The "Redefining TMT with AI" report offers valuable insights on the adoption of artificial intelligence (AI) technology in India's Technology, Media, and Telecom (TMT) sector. The report covers an in-depth analysis of the sector, providing statistical data on key emerging trends in AI's adoption across TMT organisations in India. The report also provides insights on challenges faced by organisations in adopting effective AI strategies. The report surveyed senior executives from 123 TMT companies, including CTOs, CIOs, and CDOs, to gather opinions and views on the impact of AI on their businesses. It reveals that 55% of TMT organisations in India have achieved full-scale AI implementation, while 37% are in the gradual scaling phase. AI technology is transforming the TMT sector, enhancing operational efficiency and customer engagement. AI-driven predictive network analysis and automation techniques enhance network operations and quality of service (QoS) of 5G networks. By analysing customer data, personalised experiences are delivered to improve customer experience. AI-driven fraud prevention in telecom is also on the rise, involving the use of machine learning models to detect and prevent fraudulent activities in real-time. The report also highlights key challenges faced in AI implementation in India, including high implementation costs, a lack of skilled workforce, inadequate or inaccurate data, IT security and privacy concerns, and difficulty in demonstrating a clear ROI from AI initiatives.

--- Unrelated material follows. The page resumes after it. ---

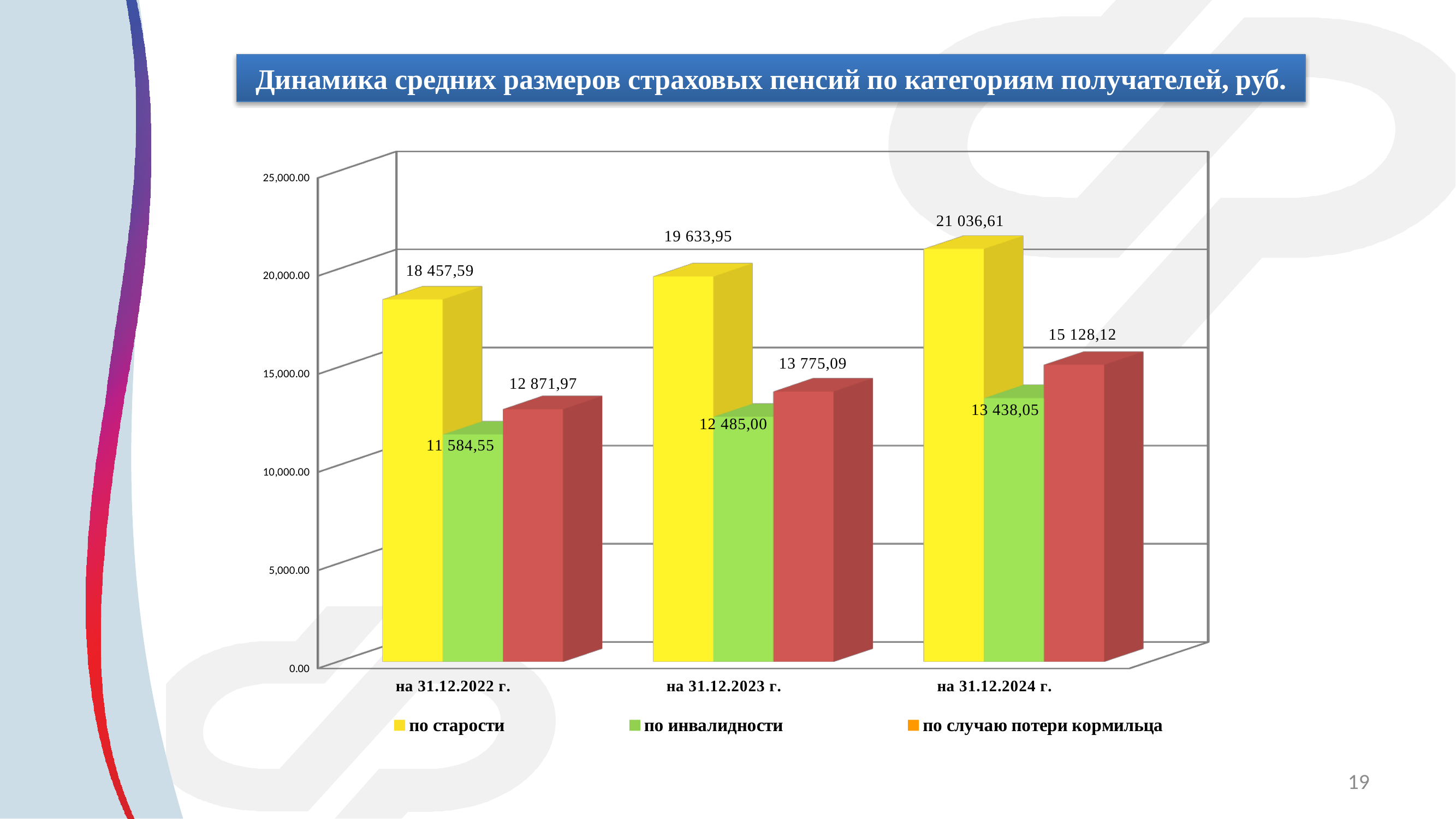
Does the value for «по случаю потери кормильца» rise or fall from 31.12.2022 to 31.12.2024? rise How many series does the legend list? 3 Which is larger on 31.12.2023: «по инвалидности» or «по случаю потери кормильца»? по случаю потери кормильца What is the difference between the «по старости» values on 31.12.2024 and 31.12.2022? 2 579,02 In which period is the value for «по инвалидности» the lowest? на 31.12.2022 г. In which period is the value for «по старости» the highest? на 31.12.2024 г. What is the value for «по случаю потери кормильца» on 31.12.2022? 12 871,97 Is the value for «по старости» on 31.12.2024 greater or less than 20,000.00? greater What is the value for «по инвалидности» on 31.12.2023? 12 485,00 How many periods (categories) are shown on the x axis? 3 What is the value for «по старости» on 31.12.2022? 18 457,59 What is the value for «по случаю потери кормильца» on 31.12.2024? 15 128,12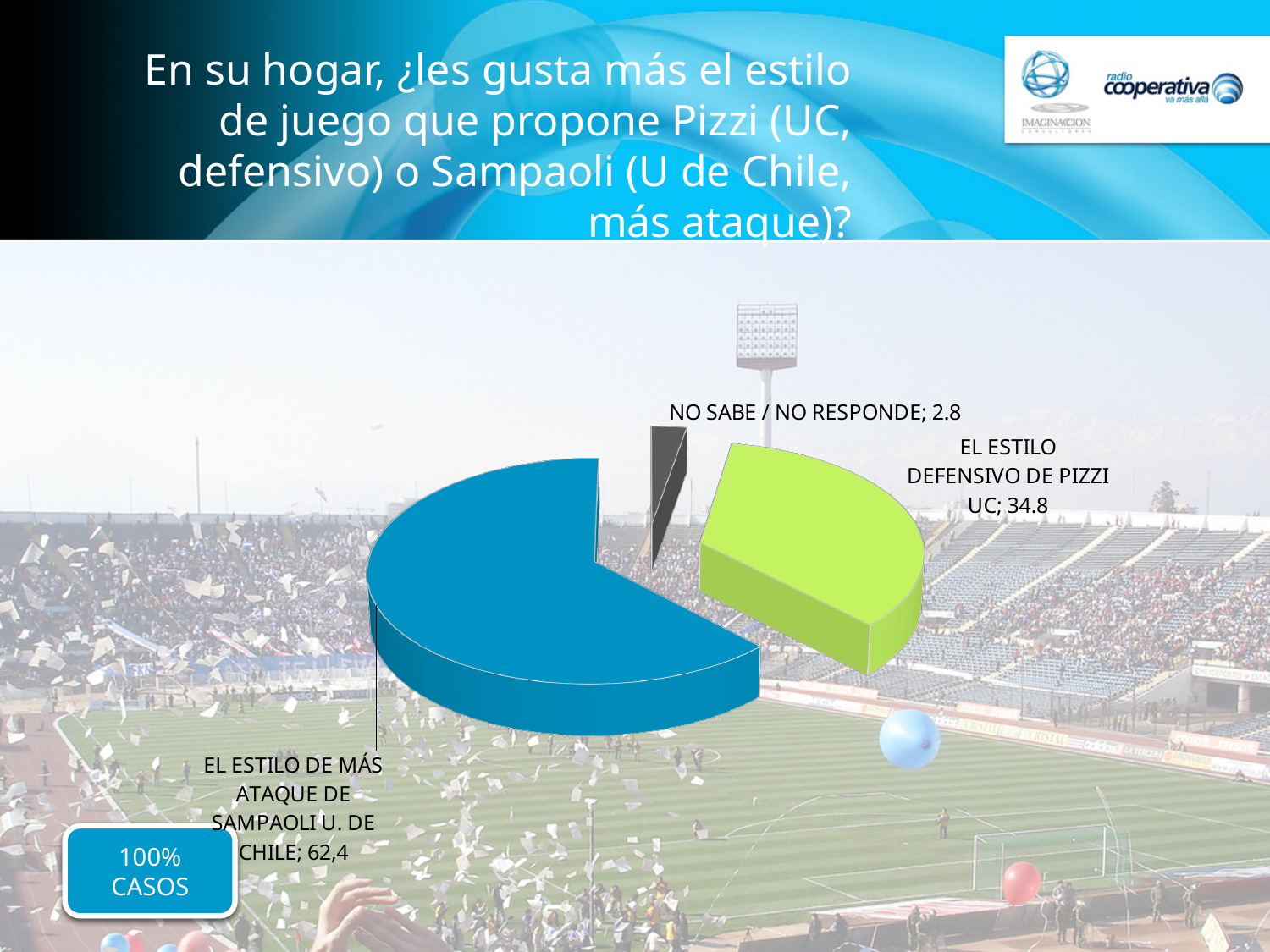
What value is shown for the slice labelled NO SABE / NO RESPONDE? 2.8 Which is larger: the value for EL ESTILO DEFENSIVO DE PIZZI UC or the value for NO SABE / NO RESPONDE? EL ESTILO DEFENSIVO DE PIZZI UC What is the difference between the value for EL ESTILO DEFENSIVO DE PIZZI UC and the value for NO SABE / NO RESPONDE? 32 What value is shown for the slice labelled EL ESTILO DEFENSIVO DE PIZZI UC? 34.8 What is the difference between the value for EL ESTILO DE MÁS ATAQUE DE SAMPAOLI U. DE CHILE and the value for EL ESTILO DEFENSIVO DE PIZZI UC? 27.6 What kind of chart is shown on the slide? pie chart What colour is the slice for EL ESTILO DE MÁS ATAQUE DE SAMPAOLI U. DE CHILE? blue Which slice of the pie chart has the largest value? EL ESTILO DE MÁS ATAQUE DE SAMPAOLI U. DE CHILE What value is shown for the slice labelled EL ESTILO DE MÁS ATAQUE DE SAMPAOLI U. DE CHILE? 62,4 What colour is the slice for EL ESTILO DEFENSIVO DE PIZZI UC? green Which slice of the pie chart has the smallest value? NO SABE / NO RESPONDE How many slices does the pie chart have? 3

The report suggests recommendations to overcome these challenges and promote the growth of AI adoption in the TMT sector in India. It recommends the need to invest in scalable infrastructure with a focus on 5G networks, cloud computing, and edge technologies to support AI solutions by building more robust AI talent pipelines and investing in upskilling and training initiatives for employees and collaboration with universities and research institutions to develop AI curricular. The report also stresses the need to adopt responsible AI practices by ensuring fairness, transparency, and accountability across operations through regularly auditing AI-based models to avoid bias. Finally, encourage AI research and development by providing incentives for AI research, especially in sectors where AI can drive national growth, and encouraging public-private partnerships for collaboration between governments and the private sector to accelerate AI use in critical areas like network infrastructure and public service delivery.
In conclusion, the "Redefining TMT with AI" report sheds light on the adoption and implementation of AI in India's TMT sector offering valuable insights into the sector's changing technological landscape. The report emphasises the significance of AI as a key driver of growth and digital empowerment and offers recommendations for overcoming challenges and promoting the growth of AI in the TMT sector in India. By adopting scalable AI solutions, fostering cross-sector collaboration, improving workforce skills, adopting responsible AI practices, and encouraging public-private partnerships, the TMT industry in India can adapt and thrive in a rapidly changing technological age.